Most independent and international school have dated salary systems such as a public school, lock-step longevity base scale with options to move laterally with more graduate credits. Outside of the scale there are opportunities to earn more money by performing extra duties for extra pay/stipends. Over time, the proliferation of these jobs undermines the definition of a full-time job.
Most independent and international schools increase salaries by some percentage each year whether there is a negotiated system, a lock step system or no formal system at all.
Many schools still have a loose system of recruiting from the marketplace and then figuring out how the salaries of the new hires will fit into the current salary “system”. In other words, can we hire someone new without undermining the existing structure or creating unfairness? Often the answer is “no”.
Teachers want more money, and they deserve it. Many have left the profession not so much because they want more money but because they cannot make ends meet on what they earn. Most teachers are care givers and cannot tell a consultant exactly what their gross annual salary is. This is not a joke, though it comes across as amusing.
We have interviewed thousands of teachers worldwide, and most not only do not know their base salary, they also do not know the value of their retirement asset or an estimate of it. They usually respond, “If I had known you were going to ask that, I would have come prepared.” Of course, I do not want them to come prepared. I want to know what they remember and how up to date they are about their personal finances.
Schools need to focus not just on paying more money, even though now almost all schools need to do that. Schools need to focus on mission-based compensation, i.e., is your mission driving the salary system or is there no relationship between the two at all?

Problem requirements.
Could you write out, word for word, the part of the passage on teacher salaries at independent and international schools that begins with "Teachers want more" and stops after "their personal finances."?

Data provided.

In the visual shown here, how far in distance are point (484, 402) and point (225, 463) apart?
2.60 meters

...

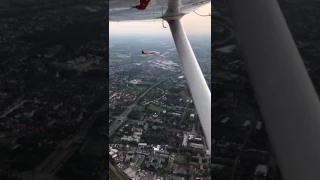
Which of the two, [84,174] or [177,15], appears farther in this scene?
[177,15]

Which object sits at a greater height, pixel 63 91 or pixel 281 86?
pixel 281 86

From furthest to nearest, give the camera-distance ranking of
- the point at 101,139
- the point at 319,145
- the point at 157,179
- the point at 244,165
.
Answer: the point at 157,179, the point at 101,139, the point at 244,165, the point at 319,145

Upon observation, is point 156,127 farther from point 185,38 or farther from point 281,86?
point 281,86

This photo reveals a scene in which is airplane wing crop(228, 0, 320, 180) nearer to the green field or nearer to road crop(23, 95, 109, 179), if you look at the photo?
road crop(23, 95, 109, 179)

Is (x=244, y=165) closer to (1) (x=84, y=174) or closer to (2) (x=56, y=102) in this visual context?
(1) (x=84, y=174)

Result of the exercise.
Teachers want more money, and they deserve it. Many have left the profession not so much because they want more money but because they cannot make ends meet on what they earn. Most teachers are care givers and cannot tell a consultant exactly what their gross annual salary is. This is not a joke, though it comes across as amusing.
We have interviewed thousands of teachers worldwide, and most not only do not know their base salary, they also do not know the value of their retirement asset or an estimate of it. They usually respond, “If I had known you were going to ask that, I would have come prepared.” Of course, I do not want them to come prepared. I want to know what they remember and how up to date they are about their personal finances.